The state government's silence on this issue is not neutral. It is a choice. Four years is long enough to draft legislation, to consult experts, to pilot programs. Instead, Madhya Pradesh has allowed the crisis to deepen while experts call for action—not just laws, but a fundamental shift in how schools and parents approach digital literacy and child wellbeing. Without that shift, more children will die.
Citas Notables
From Classes 1 to 12, there should be a chapter on digital wellbeing.— Dr. Satyakant Trivedi, consultant psychiatrist
The internet has made the world one, and no individual government can ban anything. Bans don't work because games can be accessed through proxies.— Dr. Satyakant Trivedi, consultant psychiatrist
La Conversación del Hearth Otra perspectiva de la historia
Why hasn't the government acted in four years? Is it bureaucratic inertia, or something else?

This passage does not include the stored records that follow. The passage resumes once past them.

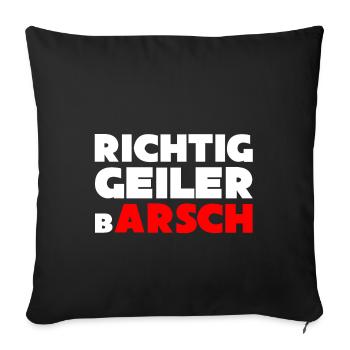 Richtig geiler Barsch Barsche angeln t shirt Angel - Sofakissenbezug 45 x 45 cm - Schwarz - Vorne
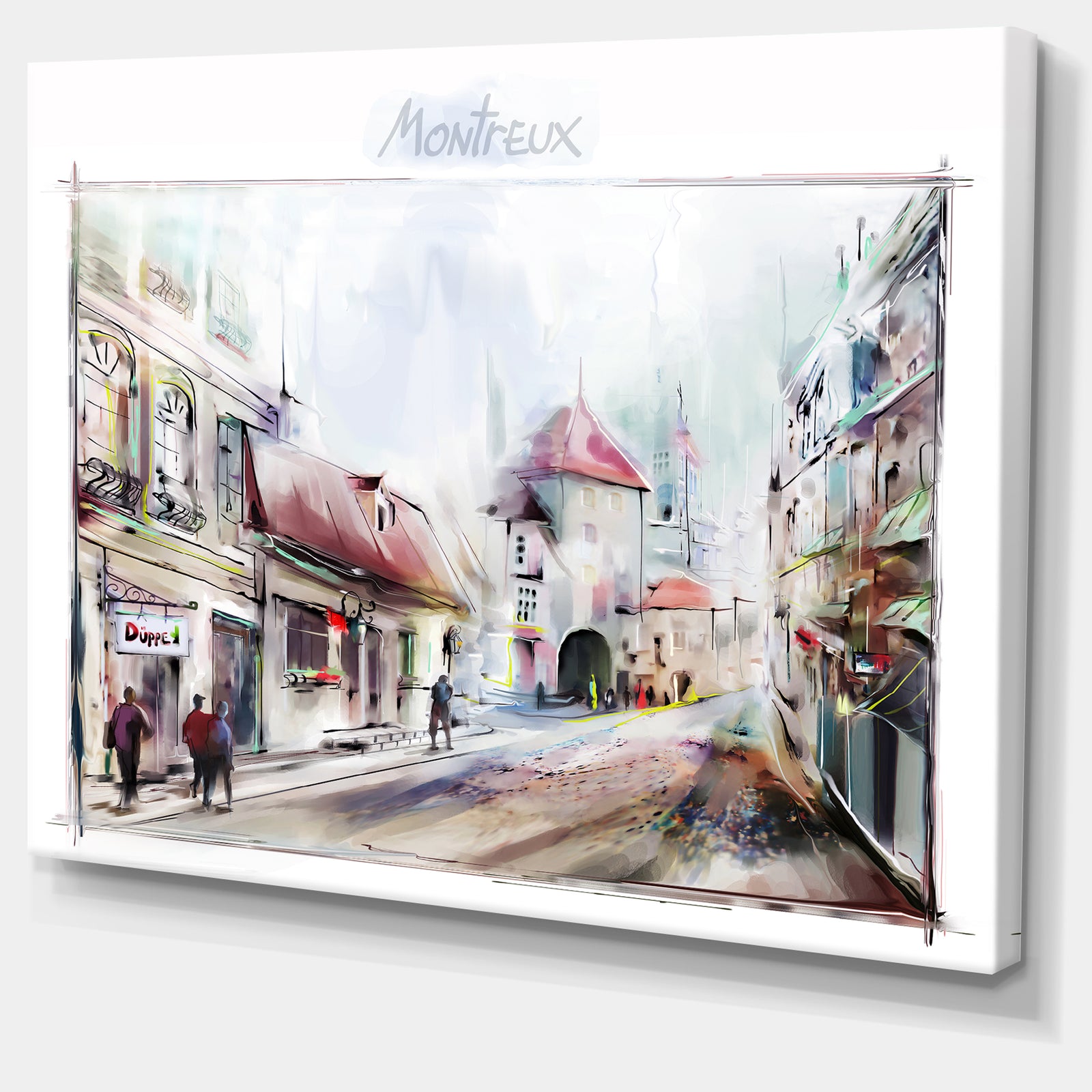 Montreux Illustration - Digital Art Landscape Canvas Print
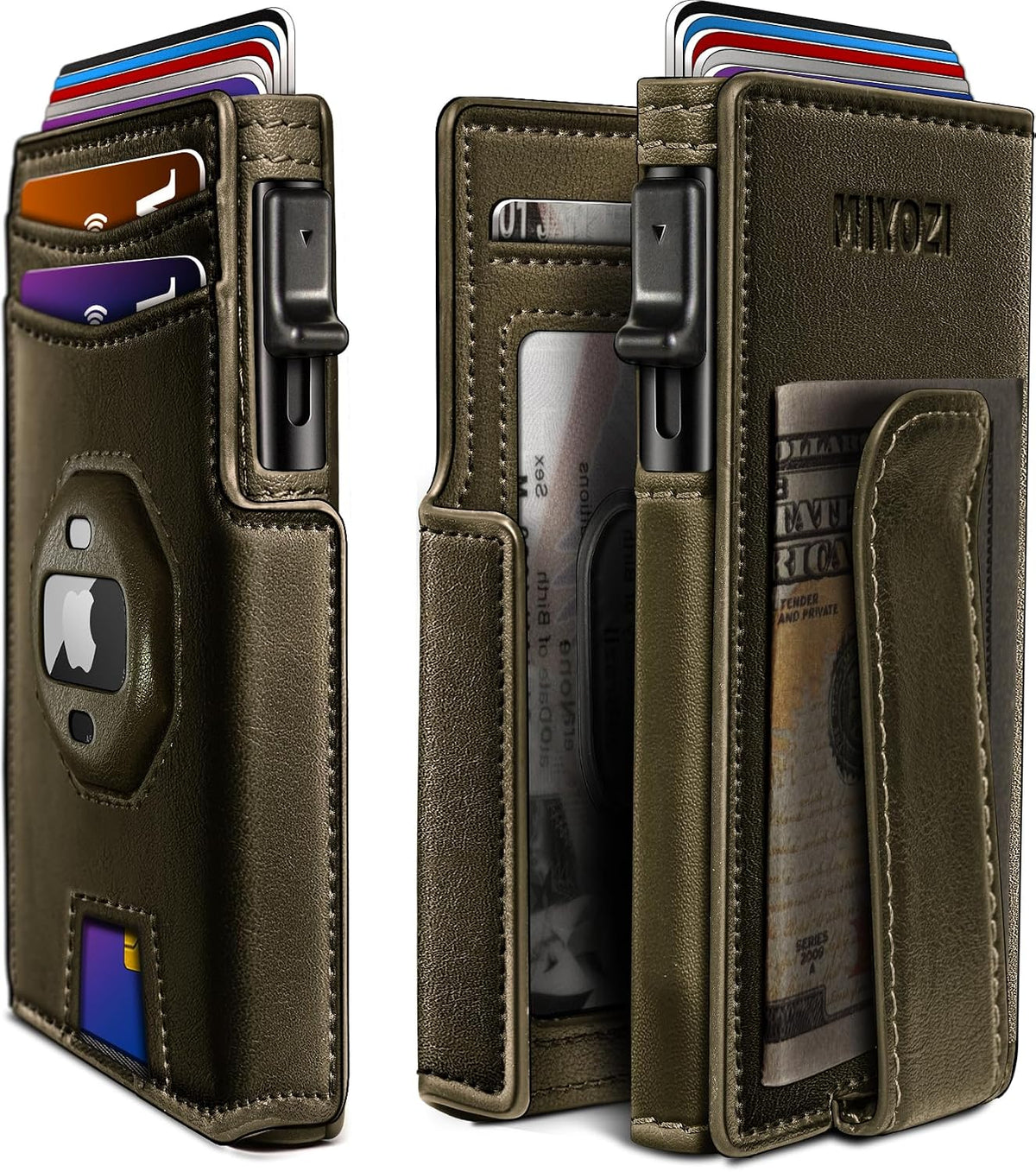 Miyozi - Billetera Airtag para hombre, con clip de dinero, estuche...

Likely both. But there's also the question of what "acting" even means here. A ban won't work—the games are hosted overseas, accessible through proxies. So the government would need to do something harder: change how schools teach, how parents supervise, how children understand their own relationship to these apps. That's not a law you pass in a session. That's a cultural shift.
The families in these cases—they knew their children were playing. Why didn't they intervene earlier?
Many did try. But these games are designed by teams of engineers and psychologists specifically to be irresistible. A parent confiscating a phone creates a crisis—the child experiences genuine withdrawal. And the spending happens in small increments, often through accounts the child has access to. By the time a parent notices 28,000 rupees missing, the addiction is already deep.
Is this unique to India, or is this happening everywhere?
Everywhere. But in India, the scale is different. Hundreds of millions of children have access to smartphones now. The games are free to download. The psychological hooks are the same globally, but the economic context is different—a child stealing 40,000 rupees from a parent in India carries a different weight than in a wealthier country.
What would digital wellbeing in the curriculum actually look like?
Teaching children how these apps work. Not "don't play games," but "understand that someone was paid to make this addictive. Understand what a loot box is, why it feels rewarding, why you want to spend money on it." Media literacy, but for the digital age. It's not radical. It's just honesty.
And if schools don't do it?
Then we'll keep seeing these deaths. Not because the games are inherently evil, but because children are being left alone with tools designed to exploit them, without any framework for understanding what's happening.